Tel un barrage qui venait de céder, Vyrian se laissa emporter par le flot de ses émotions. Cela faisait trop longtemps, qu’il ne pouvait les exprimer.
— Pas le droit ! Ils m’ont supplié !
— La torture a pu leur faire perdre la tête !
Une nouvelle secousse coupa le courant, les plongeant temporairement dans l’obscurité. Alors que l’éclairage revenait peu à peu, Dinaïn s’adressa à Saern.
— Heureusement que la résistance est là pour couvrir nos arrières.
— C’était le deal ! Par contre, on ferait mieux de ne pas s’attarder, cette épave n’en a plus pour longtemps.
Vyrian se mordit les lèvres, se laisser emporter ne lui ressemblait pas. Il relâcha Kayle, mais le jeune jeune semblait toujours prêt à en découdre. La situation ne pouvant plus durer, Vanea intervint.
— Kayle arrête, ça devient ridicule !
La jeune femme glissa un regard vers l’entrée avant de reprendre.
— Et dangereux.
Voyant que son frère ne réagissait pas, elle insista.
— Kayle, c’est fini. Récupérons les données et partons.
— Non…
Bien que ses phrases n’aient pas l’effet escompté sur son frère, elles firent réagir Vyrian. Quoiqu’ils disent le sort des prisonniers étaient immuables, ils étaient morts et rien n’y changerait. Le scientifique finit de reprendre le contrôle de ses émotions et parla d’une voix qui se voulait calme à Nick.
— Souviens-toi, Ombres, Régisseurs, Matéria, Innovateurs, Calligraphes. La douleur est universelle.
Le scientifique hésita un instant avant de reprendre.
— Je sais ce que représentais pour toi cette mission.

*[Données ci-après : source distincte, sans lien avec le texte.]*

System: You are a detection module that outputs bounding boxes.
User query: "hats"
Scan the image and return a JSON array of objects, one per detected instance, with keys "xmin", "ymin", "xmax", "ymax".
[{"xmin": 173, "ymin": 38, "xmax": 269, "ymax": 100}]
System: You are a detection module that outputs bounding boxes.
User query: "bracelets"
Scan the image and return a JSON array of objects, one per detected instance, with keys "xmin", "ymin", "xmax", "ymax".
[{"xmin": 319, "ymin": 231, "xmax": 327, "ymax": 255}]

— Non, vous ne savez rien !
Dezaël qui observait le couloir, réintervint. Vyrian se mit également à fixer les haut-parleurs, il espérait que le bruit de l’alarme suffise à cacher leur présence. La voix de l’Ombre, le fit sursauter.
— Kayle ! Arrête tes conneries !
— J’en ai marre de vos jugements. Je me suis lancé dans ce sauvetage, par vocation, pas par intérêt personnel ! Je vous vois me juger ! J’ai agi pour les sauver, pas pour rentrer dans les bonnes grâces de notre peuple !
Vanea tenta une fois de plus d’apaiser son frère.
— Kayle …
— Non Vanea. Je vois comment tu me regardes. Pendant que j’essayais de recruter des gens pour cette expédition, tu me fixais avec pitié. Contrairement à toi, je ne me suis pas désintéressé des miens ! C’est pourquoi je compte bien venger leur mort !
Alors que Kayle récupérait le pistolet au sol, dans le but de faire regretter son geste à Vyrian, Nick le devança. Il ramassa le scalpel encore taché du sang des prisonniers et le planta dans le bras de l’Ombre, devant le regard stupéfait des autres.
Dans cette agitation, seul Saern distingua les Infovirus qui s’extirpaient des corps, attirés par la blessure fraiche de Kayle. Son sang goutait sur le sol, tel le compte à rebours avant l’affrontement qui aurait lieu.